Nina's name

     When Nina was little, we had a special name for her. It was more like her true name, not a nickname or label that she was known by. She was a determined little girl, focused, intent. She'd set up her game in the living room with the small table, a book to read to the doll and the dog, her stuffed animals ready to listen, and if the dog didn't behave according to expectations, he would get the stern reprimand "Gunner NO." She insisted on dressing herself in her eclectic style, proclaiming “My do-it!” with a glare. We had to keep an eye on her especially at the beach, because spying a gull on the sand, she'd follow it without ever looking back at us as it hopped further and further from her. “Nina's gone walk-about” someone would say, and one of us would trail her at a distance down the beach.

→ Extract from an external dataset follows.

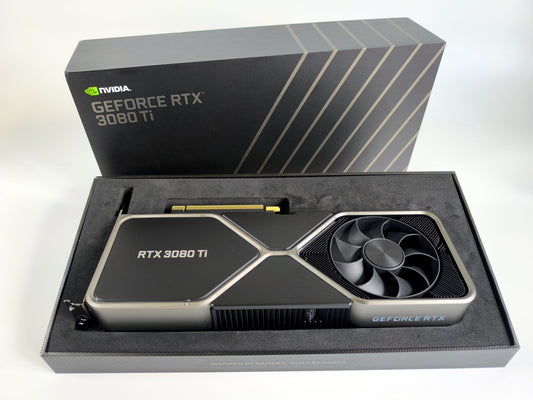 Nvidia RTX 3080 TI 12GB Founders Edition mit OVP - Refurbished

      When we whispered our goodnight words in the dark, always ending with the same phrases we'd strung together over time (“See you in the morning when the sun comes up/ sleep tight don't let the bedbugs bite/ nihao nihao*”), we used her special name: Fierce Spirit. It felt like an acknowledgement, as well as a gift. She was Fierce Spirit, but she needed to know it.

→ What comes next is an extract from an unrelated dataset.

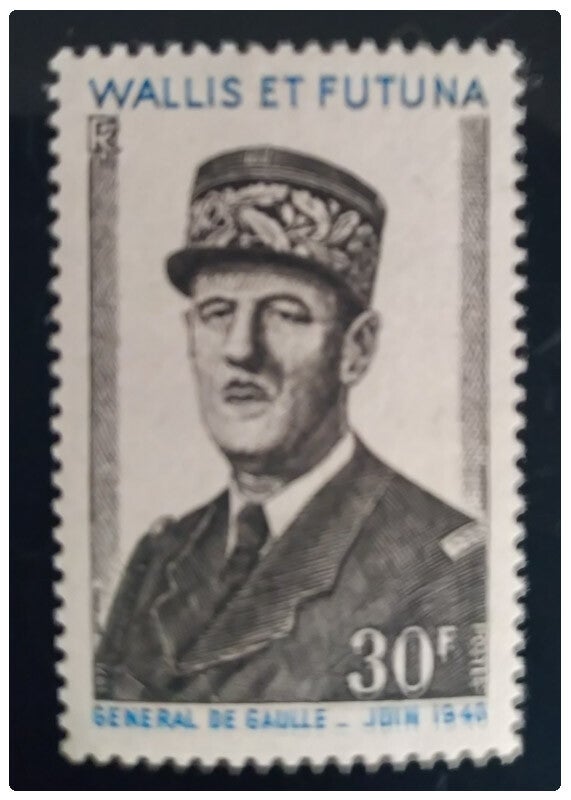 Timbre de Wallis et Futuna neuf numéro 180 ●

      One week ago, Nina got on a plane after a mind-bendingly hectic week in which she graduated from high school, scored multiple goals in intense lacrosse play-off games, packed for her summer job working on a trail crew in the Tetons, and tried to organize her life belongings for us to bring to her at Whitman College where she will begin her freshman year straight off her summer job. In the airport on that quiet Sunday afternoon, we hugged and laughed and cried as she walked away from us, through security, and out of sight to her gate. I couldn't trail her this time. She was on her own.
      At home, I sifted mindlessly through the detritus of mail and notes on the kitchen counter, trying to put order to our nest, and I found a manila folder. I flipped it open, and caught my breath. It was the drawing that Nina had done in the aftermath of the second suicide at her school this past year. She turned to one of her deepest soothing habits: drawing birds. But did she know she drew herself, her Fierce Spirit? Did she know that she and two friends would rise up from that tragedy to organize a day of community play to raise awareness and funds for suicide prevention (link), to publicly declare that mental illnesses need to come out of the shadows and not be stigmatized but treated as other illnesses where we rush to help our friends with support?

      A Kestrel is a fierce spirit, focused, beautiful, deft. Nina knows her true name, and it is more than the words we used. It is this, the wholeness that an image helps us to understand. Nihao, Nina. Nihao, Fierce Spirit. Safe travels.

*"nihao" is a Chinese word that we now understand means hello, but back then we thought it meant both hello/goodbye, and I love you.